[Your objective]
Rewrite every line of the listing with "Funny" changed to "Silly" and everything else left as it is. Omit the pictures from your answer.

##### Exercise inputs

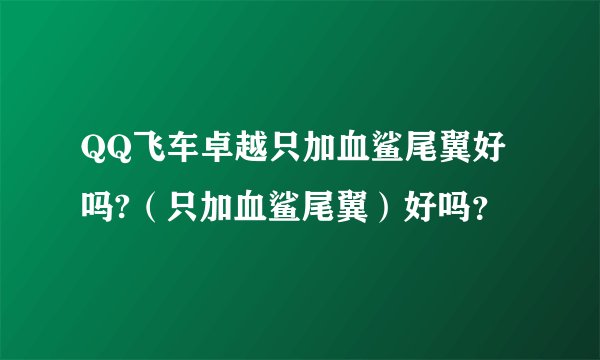 QQ飞车卓越只加血鲨尾翼好吗?（只加血鲨尾翼）好吗？
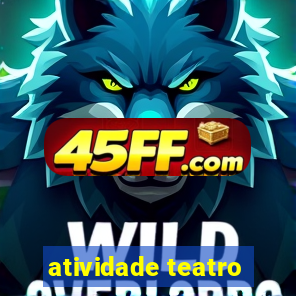 atividade teatro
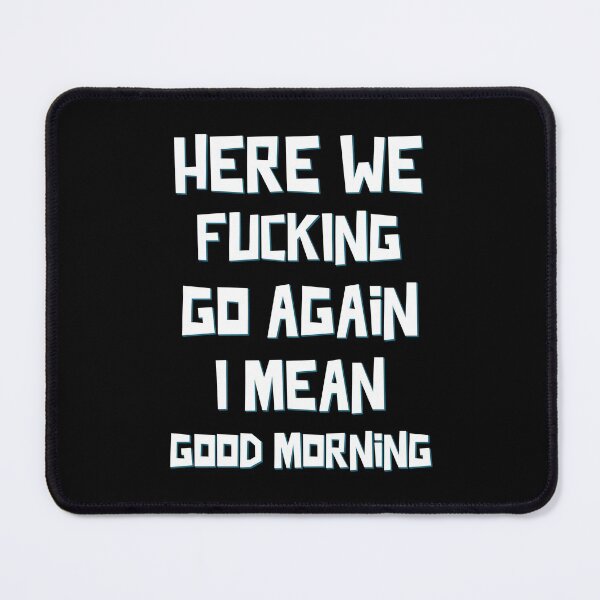 Item preview, Here We Go Again - Funny designed and sold by StarsForgers.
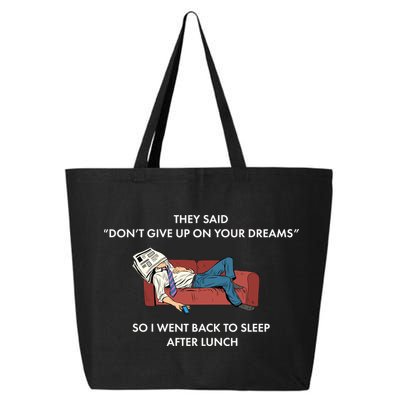 Don't Give Up On Your Dreams Funny 25L Jumbo Tote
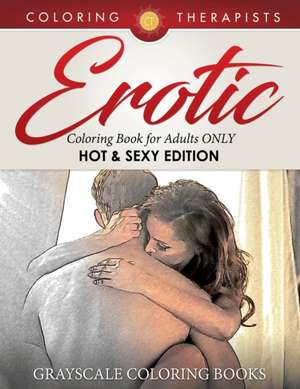 Erotic Coloring Book for Adults Only (Hot & Sexy Edition) Grayscale Coloring Books de Coloring Therapist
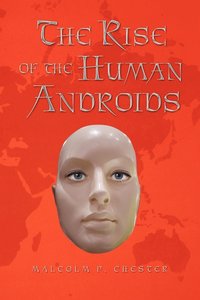 bokomslag The Rise of the Human Androids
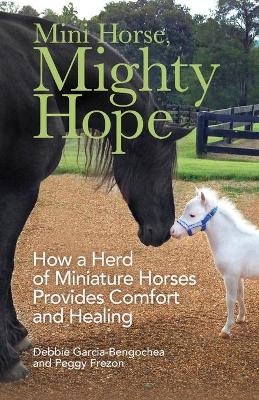 Mini Horse, Mighty Hope &ndash; How a Herd of Miniature Horses Provides Comfort and Healing - Debbie Garcia&ndash;bengoche, Peggy Frezon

##########

[Solution for this exercise]
 QQ飞车卓越只加血鲨尾翼好吗?（只加血鲨尾翼）好吗？
 atividade teatro
 Item preview, Here We Go Again - Silly designed and sold by StarsForgers.
 Don't Give Up On Your Dreams Silly 25L Jumbo Tote
 Erotic Coloring Book for Adults Only (Hot & Sexy Edition) Grayscale Coloring Books de Coloring Therapist
 bokomslag The Rise of the Human Androids
 Mini Horse, Mighty Hope &ndash; How a Herd of Miniature Horses Provides Comfort and Healing - Debbie Garcia&ndash;bengoche, Peggy Frezon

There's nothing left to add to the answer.